John Westwick, president and chief scientific officer of Odyssey, would not provide financial specifics but called the multi-year deal "a major step up" in the arrangement with Pfizer, and a "transforming event" for Odyssey.
Previous deals with Pfizer and others had a much narrower scope. "I wouldn't say they were one-off projects, but they were limited," Westwick said.
To separate the on-target activities from those that are off the pathway, Odyssey charts alterations in the cells' biochemical networks after a compound starts acting. Last May, the firm disclosed its second agreement with New York-based Pfizer - focusing on 500 compounds from multiple therapeutic areas - and its success led to the latest deal, which also involves the development of tools and strategies to find drugs with better safety and selectivity profiles.
Pfizer is "forward looking in this area," Westwick said. "They really took the plunge much earlier than anyone else," first hooking up with Odyssey about two and a half years ago, he added.

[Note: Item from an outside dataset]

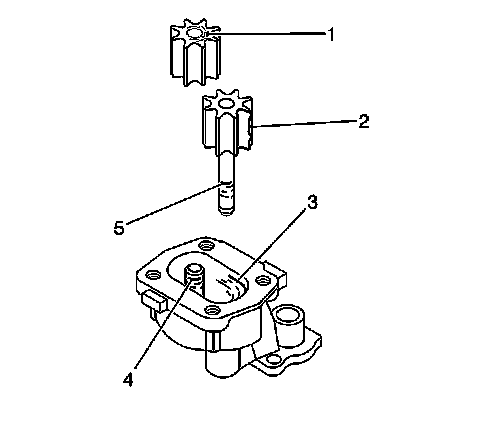 1
2
3
5
4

Odyssey, of San Ramon, Calif., has signed deals in recent years for PCA with the National Institutes of Health, New York-based Bristol-Myers Squibb Co. and Lexicon Genetics Inc., of The Woodlands, Texas.
The intellectual property continues to build. In June, Odyssey had a patent granted in the U.S. for single-color and multi-color PCAs in drug discovery. Two others (the fifth and sixth) were granted last year, covering methods, compositions and uses of the PCA approach.

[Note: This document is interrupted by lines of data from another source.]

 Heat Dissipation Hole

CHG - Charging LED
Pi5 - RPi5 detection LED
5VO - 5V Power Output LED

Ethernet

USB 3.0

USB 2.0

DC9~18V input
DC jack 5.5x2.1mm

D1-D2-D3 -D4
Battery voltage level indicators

Odyssey also does pharmacological profiling. The firm has tested 60 known cancer drugs with diverse mechanisms of action against various signaling pathways, in a program called KUDOS (Known/Unknown Drug Optimization Strategy).
There's a drug-discovery effort, too, that focuses on cancer. Scientists at Odyssey have mapped more than 1,000 protein-protein complexes within the cell pathways controlling apoptosis, DNA damage responses, cell-cycle control, mitogenesis and angiogenesis, and it has advanced a number of pathways into high-throughput screening of small-molecule libraries.

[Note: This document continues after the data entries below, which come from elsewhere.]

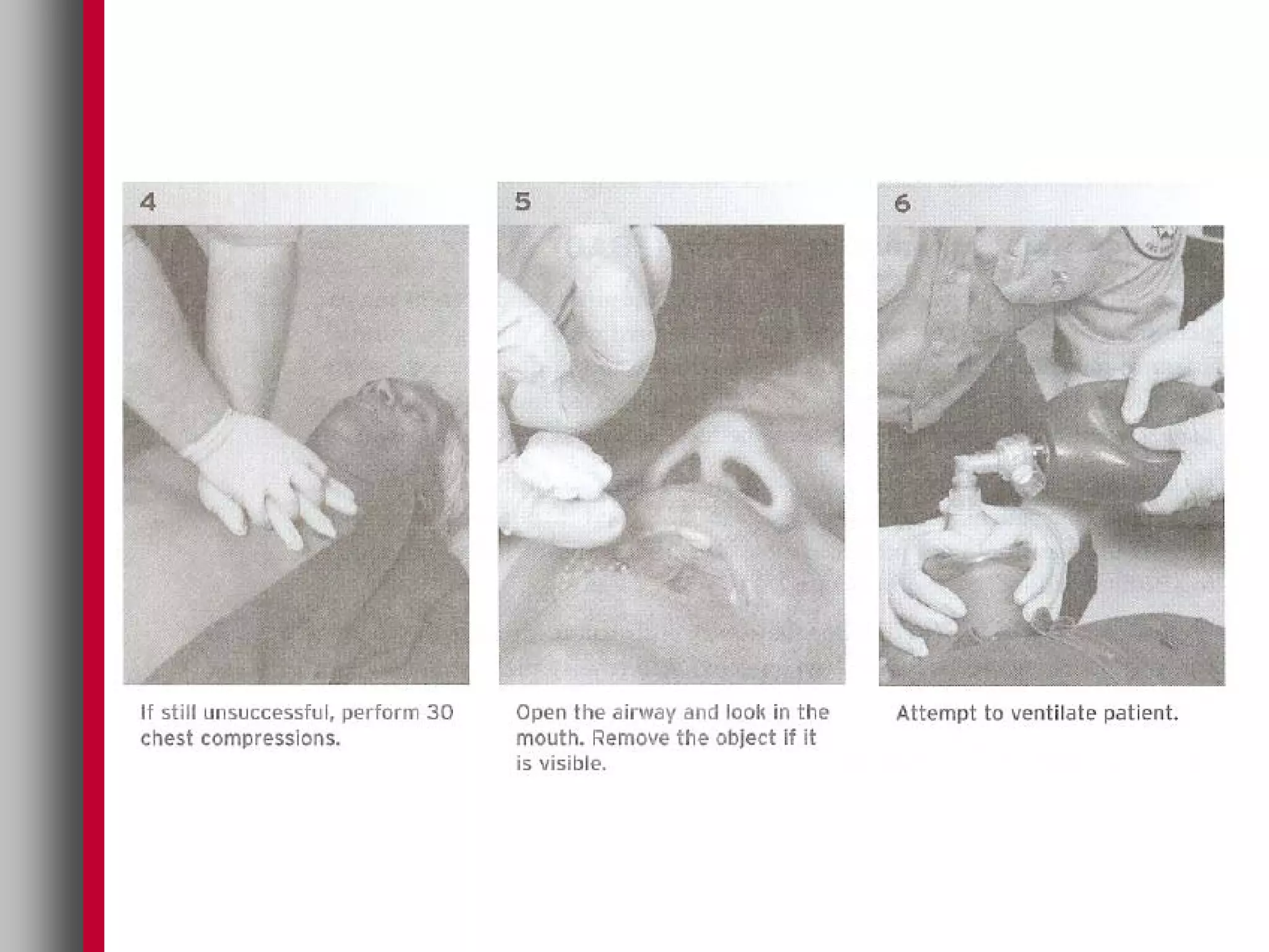 4

If still unsuccessful, perform 30 chest compressions.

5

Open the airway and look in the mouth. Remove the object if it is visible.

6

Attempt to ventilate patient.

"The model is to partner [the internally developed drug candidates]," Westwick said. "We're not a chemistry company, so we're trying to stick to our strengths." Odyssey is "developing very solid relationships" with pharmaceutical firms in deals, not all of which have been made public, he said, and ties with the likes of Pfizer "certainly opens up opportunities" for possible drug development partnerships later.